Bu liste kulağa ne kadar gerçekçi gelse de benzer şirketlerin çalışmaları 50 yıl sonrası için daha da uçuk öngörülere sahip: 


  • Distopik bir dünyanın sinyallerini veren, 90’lardan itibaren kulaktan kulağa yayılan klişelerin kimi gerçekleşecek. Örneğin, Walt Disney’in de katıldığı iddia edilen ve kişileri dondurup ölümcül hastalıklarının tedavi edilebileceği zaman hayata döndürmeyi amaçlayan kriyonik üzerine yapılan çalışmalar ön plana çıkacak. Nitekim tam gaz çalışmalarını sürdüren Cryonics Institute ve Alcor gibi şirketler, bu sürecin geleceğe yönelik olduğunu ve artık herkesin 30 bin doları bile bulmayan bedellerle yaşam süresini uzatmasını mümkün kıldıklarını savunuyor.
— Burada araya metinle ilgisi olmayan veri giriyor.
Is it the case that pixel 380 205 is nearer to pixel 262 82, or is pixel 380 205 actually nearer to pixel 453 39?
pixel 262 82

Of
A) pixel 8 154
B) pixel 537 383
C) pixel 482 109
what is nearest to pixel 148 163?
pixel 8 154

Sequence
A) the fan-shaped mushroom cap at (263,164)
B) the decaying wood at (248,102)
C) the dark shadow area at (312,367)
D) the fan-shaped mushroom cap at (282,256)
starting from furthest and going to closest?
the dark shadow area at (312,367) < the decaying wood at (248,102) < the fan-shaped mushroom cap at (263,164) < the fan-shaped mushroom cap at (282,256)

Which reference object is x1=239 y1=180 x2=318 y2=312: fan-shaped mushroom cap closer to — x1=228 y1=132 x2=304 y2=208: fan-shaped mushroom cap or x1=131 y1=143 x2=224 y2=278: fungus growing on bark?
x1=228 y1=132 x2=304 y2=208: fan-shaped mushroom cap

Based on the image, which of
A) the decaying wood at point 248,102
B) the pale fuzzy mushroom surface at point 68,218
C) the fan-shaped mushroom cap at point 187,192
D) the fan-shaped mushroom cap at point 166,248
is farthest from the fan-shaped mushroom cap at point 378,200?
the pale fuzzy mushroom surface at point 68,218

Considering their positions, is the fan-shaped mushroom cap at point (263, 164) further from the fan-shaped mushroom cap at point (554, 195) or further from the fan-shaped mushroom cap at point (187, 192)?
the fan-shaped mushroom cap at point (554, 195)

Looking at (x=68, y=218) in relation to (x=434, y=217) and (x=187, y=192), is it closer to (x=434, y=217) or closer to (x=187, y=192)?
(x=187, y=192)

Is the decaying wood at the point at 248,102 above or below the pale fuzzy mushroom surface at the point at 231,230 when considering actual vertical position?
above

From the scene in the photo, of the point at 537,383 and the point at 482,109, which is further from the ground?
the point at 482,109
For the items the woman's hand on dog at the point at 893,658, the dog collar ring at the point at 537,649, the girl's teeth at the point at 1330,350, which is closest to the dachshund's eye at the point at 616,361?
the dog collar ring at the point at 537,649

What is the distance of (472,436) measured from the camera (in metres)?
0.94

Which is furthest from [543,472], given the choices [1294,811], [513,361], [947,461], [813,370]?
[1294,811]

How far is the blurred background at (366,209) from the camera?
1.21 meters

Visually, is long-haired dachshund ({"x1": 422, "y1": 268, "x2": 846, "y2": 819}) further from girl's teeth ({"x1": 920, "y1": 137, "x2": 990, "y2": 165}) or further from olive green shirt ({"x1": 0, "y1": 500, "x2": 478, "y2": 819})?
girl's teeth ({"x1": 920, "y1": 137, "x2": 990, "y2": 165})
  • Black Mirror’dan aşina olduğumuz, fiziksel olarak varlığın sonu olsa da dijital olarak devam ettiği bir gelecek mümkün. Bunun için metaverse gibi platformlar kullanılacak. Fiziksel olarak varolunmasa da dijital varlığın devamına yatırım yapılacak. Yapay zekâ teknoloji şirketlerinin de ürünleriyle aramızdan ayrılanlar yanımızda hissettirilecek, bizi dürtmeye, mesaj atmaya, uyarmaya ve sevmeye devam edecek.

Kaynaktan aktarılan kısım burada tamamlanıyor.